▶ [EXCERPT PROVIDED]
------------------------------
Recent Accounting Pronouncements
In July 2012, the FASB issued Accounting Standards Update (“ASU”) No. 2012-02, Intangibles—Goodwill and Other (Topic 350): Testing Indefinite-Lived Intangible Assets for Impairment. This ASU states that an entity has the option first to assess qualitative factors to determine whether the existence of events and circumstances indicates that it is more likely than not that the indefinite-lived intangible asset is impaired. If, after assessing the totality of events and circumstances, an entity concludes that it is not more likely than not that the indefinite-lived intangible asset is impaired, then the entity is not required to take further action. However, if an entity concludes otherwise, then it is required to determine the fair value of the indefinite-lived intangible asset and perform the quantitative impairment test by comparing the fair value with the carrying amount in accordance with Codification Subtopic 350-30, Intangibles—Goodwill and Other—General Intangibles Other than Goodwill.
Under the guidance in this ASU, an entity also has the option to bypass the qualitative assessment for any indefinite-lived intangible asset in any period and proceed directly to performing the quantitative impairment test. An entity will be able to resume performing the qualitative assessment in any subsequent period.
------------------------------
▶ [PROBLEMS TO SOLVE]
#1 Answer these questions from the accounting excerpt:
(a) In what month and year did the FASB issue ASU No. 2012-02?
(b) Under which Codification Subtopic is the quantitative impairment test performed?
(c) After bypassing the qualitative assessment, in which periods may an entity resume performing it?
#2 From the accounting excerpt, return the passage between "Under the guidance" and "any subsequent period.", inclusive.
The lines that come next are separate material, unrelated to the accounting excerpt.

▶ [GIVEN RECORDS]
------------------------------
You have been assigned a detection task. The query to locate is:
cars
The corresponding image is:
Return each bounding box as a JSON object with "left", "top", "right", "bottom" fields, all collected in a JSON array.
------------------------------
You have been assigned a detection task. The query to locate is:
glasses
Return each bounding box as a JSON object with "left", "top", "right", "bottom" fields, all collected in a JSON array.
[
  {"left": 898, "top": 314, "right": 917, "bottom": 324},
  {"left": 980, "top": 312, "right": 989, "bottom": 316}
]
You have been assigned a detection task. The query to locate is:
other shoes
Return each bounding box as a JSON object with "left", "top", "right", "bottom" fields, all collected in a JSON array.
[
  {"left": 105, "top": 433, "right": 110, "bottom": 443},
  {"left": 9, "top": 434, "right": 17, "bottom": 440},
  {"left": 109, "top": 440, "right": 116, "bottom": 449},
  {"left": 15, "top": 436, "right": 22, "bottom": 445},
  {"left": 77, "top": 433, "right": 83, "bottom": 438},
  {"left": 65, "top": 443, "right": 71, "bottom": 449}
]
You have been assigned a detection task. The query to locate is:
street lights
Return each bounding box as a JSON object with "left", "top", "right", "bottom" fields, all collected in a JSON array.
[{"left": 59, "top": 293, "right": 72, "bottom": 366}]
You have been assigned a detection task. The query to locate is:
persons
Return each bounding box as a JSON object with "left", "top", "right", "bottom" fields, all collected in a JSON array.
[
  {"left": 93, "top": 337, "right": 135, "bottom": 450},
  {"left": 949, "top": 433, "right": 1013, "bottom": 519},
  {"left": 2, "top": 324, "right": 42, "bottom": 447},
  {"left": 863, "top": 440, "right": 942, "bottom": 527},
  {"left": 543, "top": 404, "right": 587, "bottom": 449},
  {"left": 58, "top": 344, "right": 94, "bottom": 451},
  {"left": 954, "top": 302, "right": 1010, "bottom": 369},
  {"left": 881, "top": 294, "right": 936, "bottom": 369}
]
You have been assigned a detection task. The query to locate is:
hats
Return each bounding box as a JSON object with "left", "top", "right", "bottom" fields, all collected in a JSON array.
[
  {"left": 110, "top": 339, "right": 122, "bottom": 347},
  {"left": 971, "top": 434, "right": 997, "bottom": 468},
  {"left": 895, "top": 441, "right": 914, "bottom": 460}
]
------------------------------
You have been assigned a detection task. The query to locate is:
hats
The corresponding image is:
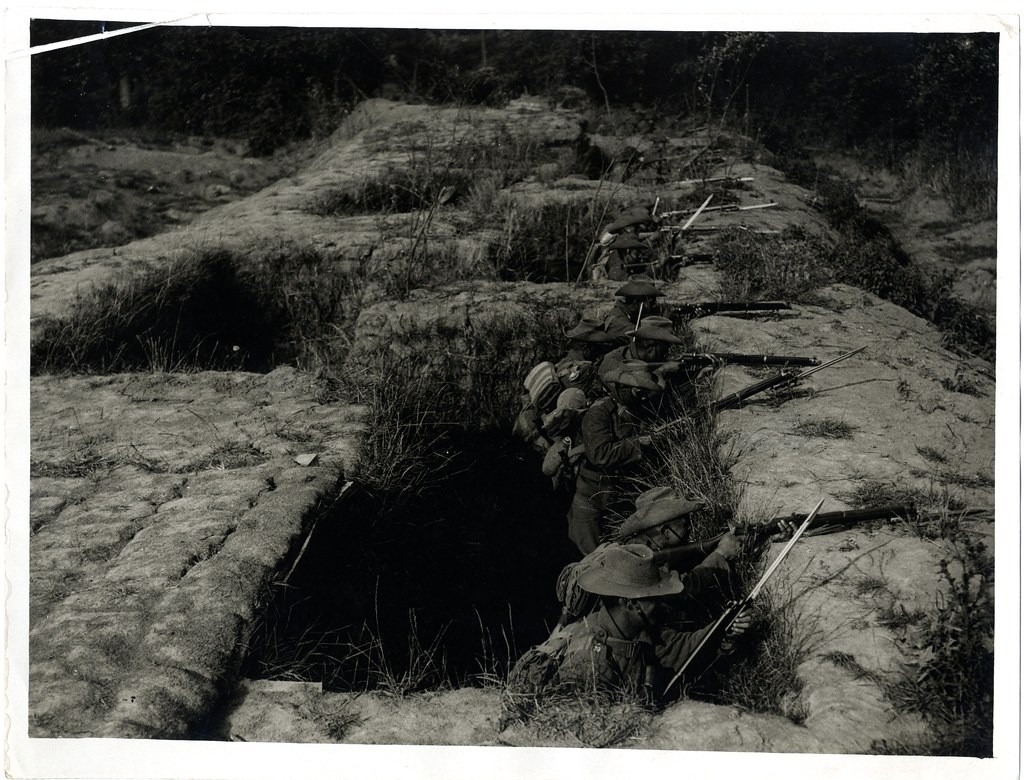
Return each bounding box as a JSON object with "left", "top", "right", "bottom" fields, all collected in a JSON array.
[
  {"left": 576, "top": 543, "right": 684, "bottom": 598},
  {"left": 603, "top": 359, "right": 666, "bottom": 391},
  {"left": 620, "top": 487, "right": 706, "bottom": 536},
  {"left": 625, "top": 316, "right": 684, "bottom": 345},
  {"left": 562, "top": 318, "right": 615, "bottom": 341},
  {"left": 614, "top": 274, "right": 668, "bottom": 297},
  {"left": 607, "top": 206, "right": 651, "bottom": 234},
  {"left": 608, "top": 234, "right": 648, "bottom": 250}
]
------------------------------
▶ [RESULTS FOR EACH TASK]
#1
(a) July 2012
(b) Codification Subtopic 350-30
(c) In any subsequent period

#2
Under the guidance in this ASU, an entity also has the option to bypass the qualitative assessment for any indefinite-lived intangible asset in any period and proceed directly to performing the quantitative impairment test. An entity will be able to resume performing the qualitative assessment in any subsequent period.